• [Permintaan] Teks tentang ilmu kalam di bawah menyebut poin-poin krusial yang menjadi fokus tulisannya. Sebutkan semuanya.
::: Blok teks :::
Ketika kita ingin pergi ke suatu tempat, maka kita harus memiliki gambaran tentang tempat yang ingin kita kunjungi. Gambaran ini bisa berupa jalan, ciri-ciri tempat, maupun esensi tempat yang ingin dituju. Jika tidak, bukan berarti kita mustahil menuju tempat itu, mungkin saja secara tidak sengaja. Tapi, kemungkinan untuk tercapainya tujuan itu sangat kecil. Kita lebih mungkin untuk tidak sampai, dibanding mungkin untuk sampai.
Hal yang sama berlaku dengan ilmu pengetahuan yang akan dipelajari. Kita harus memiliki gambaran utuh atau paling tidak, gambaran umum tentang ilmu yang akan kita pelajari. Jika tidak, konsep pengetahuan yang kita punya saat kita belajar adalah konsep “patah”, alias tidak utuh. Gambaran umum pengetahuan ini diistilahkan dengan muqaddimah al-‘ilm oleh para ulama. Ini berlaku kepada seluruh ilmu secara umum dan ilmu kalam secara khusus.
Tulisan kali ini akan terfokus pada tiga poin krusial terkait ilmu kalam; definisi, objek kajian, dan fungsi. Namun, perlu digarisbawahi, bahwa ilmu memiliki sepuluh dasar yang diistilahkan dengan al-mabâdi’ al-‘asyarah. Kita hanya memetik tiga poin krusial karena poin inilah hal paling substansial dan intim dari sepuluh poin itu.
Definisi
Definisi ada dua jenis; esensial (hadd) dan aksidental (rasm). Jika yang pertama menitikberatkan definisi pada objek kajian ilmu, maka bagian kedua fokus kepada fungsi, manfaat, atau tujuan ilmu.
- Definisi esensial ilmu kalam:
علم يبحث عن المعلوم من حيث إثبات العقائد الدينية أو وسائلها
“Ilmu yang membahas tentang al-ma’lȗm dari segi (sebagai) afirmator akidah agama atau wasilah afirmasi akidah.” (Mahmud Abu Daqiqah, Qaul Sadîd fi ‘Ilm Al-Tauhîd, Kairo: Universitas Al-Azhar, Hal 10).
Definisi ini masih sukar untuk dipahami, walaupun diklaim komprehensif (jâmi’ wa mâni’) oleh sebagian ulama kalam. Untuk memahaminya, kita akan mematahkan beberapa kata dan frasa untuk memperjelas maksud dari definisi ini.
Pertama, kata “Ilmu…” ilmu yang dimaksud adalah ilmu hâdits (yang ada setelah mengalami ketiadaan) dan bukan ilmu qadîm (ilmu yang bersifat azali dan ada tanpa pernah mengalami ketiadaan). Karena ilmu Tuhan tidak terbagi menjadi beberapa pembahasan, sedangkan ilmu selain Tuhan bisa terbagi. Kemudian, ilmu hâdits ini yang termasuk dalam kategori dari kata “ilmu” yang disebut dalam definisi ini.
::: Daftar item :::
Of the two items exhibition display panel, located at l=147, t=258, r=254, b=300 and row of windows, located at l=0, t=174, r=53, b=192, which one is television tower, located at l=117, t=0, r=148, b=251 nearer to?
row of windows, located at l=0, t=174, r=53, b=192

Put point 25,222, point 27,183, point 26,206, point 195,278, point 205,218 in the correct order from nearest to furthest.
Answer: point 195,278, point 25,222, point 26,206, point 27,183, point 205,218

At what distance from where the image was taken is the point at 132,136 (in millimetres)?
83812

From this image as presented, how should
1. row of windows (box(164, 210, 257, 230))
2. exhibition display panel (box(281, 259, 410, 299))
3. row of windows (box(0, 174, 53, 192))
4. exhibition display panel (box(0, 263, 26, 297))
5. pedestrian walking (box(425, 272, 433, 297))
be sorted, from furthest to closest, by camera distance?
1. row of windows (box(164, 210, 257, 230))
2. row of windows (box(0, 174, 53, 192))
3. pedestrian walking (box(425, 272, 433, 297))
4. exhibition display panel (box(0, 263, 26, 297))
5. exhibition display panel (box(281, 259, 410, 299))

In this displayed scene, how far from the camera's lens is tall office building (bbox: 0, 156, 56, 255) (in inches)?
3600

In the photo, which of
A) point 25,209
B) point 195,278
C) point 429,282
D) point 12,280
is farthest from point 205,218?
:::
• [Jawaban yang diharapkan] Definisi, objek kajian, dan fungsi.